The increasingly bizarre enthronements of Anglican bishops are spectacle, not worship. The organizers of this enthronement are bringing in discordant African spectacle not because they know no other way to worship God, but because they seek to fill and distract themselves from the empty space left by God’s absence.
Laura writes:
The organizers of this enthronement are bringing in discordant African spectacle not because they know no other way to worship God, but because they seek to fill and distract themselves from the empty space left by God’s absence.
Brilliant.
I disagree, however, that this is a fitting form of worship for Africans. Africans are capable of clothing their bodies in reverence. Frenzied dances to primitive drumbeats may convey vitality and joy, they may be exciting and festive, but they don’t draw attention to God. They are the sort of dances once performed before bloody ritual sacrifices. Humanity was liberated from that type of worship a long time ago.
Perfesser Plum writes:
Fred Owens writes, ” It is wrong in a way that I can’t quite describe.”
Let me give it a shot.
There is a juxtaposition of the civilized and the savage.
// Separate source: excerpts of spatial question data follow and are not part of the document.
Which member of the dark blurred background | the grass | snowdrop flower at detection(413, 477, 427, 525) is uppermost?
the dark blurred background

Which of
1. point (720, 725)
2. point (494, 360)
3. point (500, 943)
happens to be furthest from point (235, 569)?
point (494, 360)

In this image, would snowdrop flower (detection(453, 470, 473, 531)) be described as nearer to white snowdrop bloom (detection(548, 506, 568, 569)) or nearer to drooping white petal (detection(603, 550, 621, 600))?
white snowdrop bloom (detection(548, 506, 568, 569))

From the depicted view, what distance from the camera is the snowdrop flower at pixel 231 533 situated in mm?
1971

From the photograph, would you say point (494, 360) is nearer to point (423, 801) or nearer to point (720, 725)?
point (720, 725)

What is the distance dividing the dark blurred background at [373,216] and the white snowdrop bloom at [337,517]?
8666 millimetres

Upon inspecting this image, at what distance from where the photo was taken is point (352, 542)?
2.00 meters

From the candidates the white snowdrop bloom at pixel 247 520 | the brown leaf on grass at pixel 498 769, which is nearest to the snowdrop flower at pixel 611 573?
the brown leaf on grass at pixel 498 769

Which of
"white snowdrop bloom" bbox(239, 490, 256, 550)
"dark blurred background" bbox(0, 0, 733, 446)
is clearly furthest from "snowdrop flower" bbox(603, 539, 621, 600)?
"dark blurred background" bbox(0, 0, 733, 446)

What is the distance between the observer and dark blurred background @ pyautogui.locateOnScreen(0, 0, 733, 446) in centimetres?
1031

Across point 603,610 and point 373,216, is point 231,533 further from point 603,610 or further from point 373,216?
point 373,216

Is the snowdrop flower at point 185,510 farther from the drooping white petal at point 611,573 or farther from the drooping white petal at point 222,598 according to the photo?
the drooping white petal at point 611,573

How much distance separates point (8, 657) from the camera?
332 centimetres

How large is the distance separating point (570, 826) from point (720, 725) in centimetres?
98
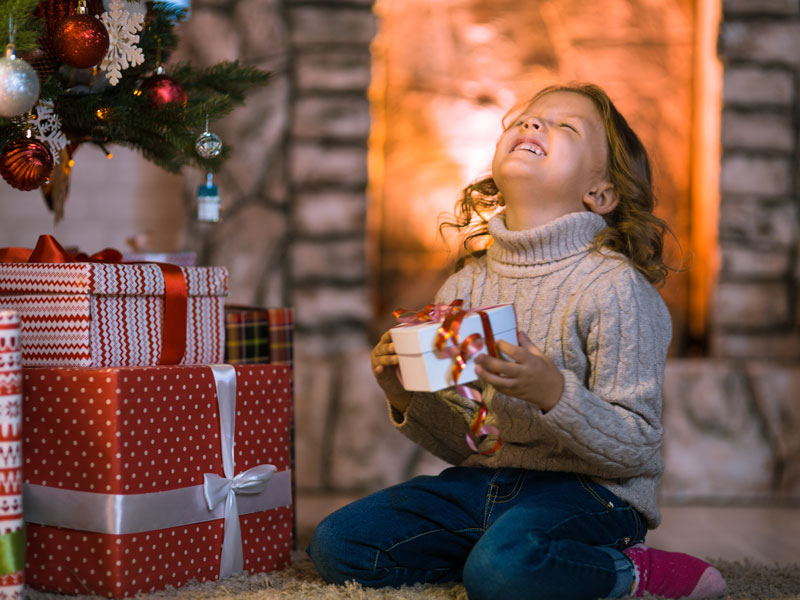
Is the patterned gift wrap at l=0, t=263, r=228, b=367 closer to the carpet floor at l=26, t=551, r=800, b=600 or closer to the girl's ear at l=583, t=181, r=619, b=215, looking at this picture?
the carpet floor at l=26, t=551, r=800, b=600

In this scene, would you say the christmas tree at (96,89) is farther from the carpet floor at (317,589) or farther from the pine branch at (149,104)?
the carpet floor at (317,589)

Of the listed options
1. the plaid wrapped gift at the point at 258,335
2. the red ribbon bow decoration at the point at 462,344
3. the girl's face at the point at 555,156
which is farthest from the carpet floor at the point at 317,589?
the girl's face at the point at 555,156

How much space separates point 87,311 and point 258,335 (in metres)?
0.40

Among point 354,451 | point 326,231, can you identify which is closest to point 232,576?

The civilized is in a posture of submission; the savage dominant. The color of the civilized is the white of purity. The color of savage is the red of blood.
And yet we know that the civilized is a wimp, a traitor to his civilization, a fraud, and a charlatan; and begs to be dominated by the savage.
It may be that you can somehow blend (?) tribal ritual and Christian service. But why do it unless you see the service as theater?
Sickening. It reminds me of something from H.P. Lovecraft.